©Freya Najade

Jazorina

Freya Najade

2022 — Germany

About this series

Lusatia is a region in the east of Germany, which has been heavily shaped by the coal industry. Over the course of one and a half centuries forests, meadows, heath and around 100 villages had to make way for open-pit mining. The result was a very industrialized area and a fundamentally altered landscape.
The political reunification of Germany put an end to the economic development of the former energy center of the GDR. Many mines and factories had to close. Unemployment and hopelessness were rising. People started moving away. Left was a scarred landscape with industrial monuments from bygone decades.
German legislation has established that post-mining landscapes are to be re-cultivated and made re-usable. As a result, a large area of Lusatia is today once more under construction. The plan is ambitious: more than twenty exhausted former open-pit mines will be converted into lakes to create Europe’s largest man-made lake district. In the hope of transforming the mining territory into a holiday destination, a new landscape is being manufactured through the creation of beaches, marinas, camping sites and canals. Along with many sporting activities like jet skiing, rafting, diving and skating, tourists can visit an active mine, a power plant, or explore the mining landscape by jeep.
I am fascinated by the transitional identity of the region, in which industry, nature, and tourism exist closely next to each other, and at times, overlap and collide. In my photographs, I focus on the landscape in the making and the slowly emerging tourism and arising hope around the Lusatian lakes.

©Freya Najade
©Freya Najade
©Freya Najade
©Freya Najade
©Freya Najade
©Freya Najade
©Freya Najade
©Freya Najade
©Freya Najade

Photographer: Freya Najade
Nationality: german
Based in: London, UK
Website: www.freyanajade.com
Instagram: @freyanajade

Freya Najade is a photographer living and working in London and Hamburg.
In her work she searches for unexpected beauty in the mundane. With her sensitive and compassionate way of seeing she illuminates tensions and contradictions of our complex realities and the world we live in.
Freya’s work has been exhibited internationally and published widely in The Guardian, Le Monde, Die Zeit, Süddeutsche Zeitung and the British Journal of Photography, among others.
Freya is the author of several monographs.
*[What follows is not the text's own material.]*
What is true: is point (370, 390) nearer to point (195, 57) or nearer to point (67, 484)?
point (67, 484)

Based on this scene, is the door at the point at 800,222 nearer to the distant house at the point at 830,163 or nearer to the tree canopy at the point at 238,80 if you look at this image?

Her latest series about the marshes in East London was released as book The Hackney Marshes by Hoxton Mini Press in October 2022. Previous books of her are Jazorina (Kehrer Verlag, 2016) and Along the Hackney Canal (Hoxton Mini Press, 2016). The latter received the Best in Book Award by Creative Review.
Freya splits her time working on long-term personal projects and on commissions for clients such as Google, Burberry, Bloomberg, Deutsche Bahn and The Photographer’s Gallery.
Freya holds a master’s degree with distinction in Photojournalism and Documentary Photography from London College of Communication (University of the Arts London).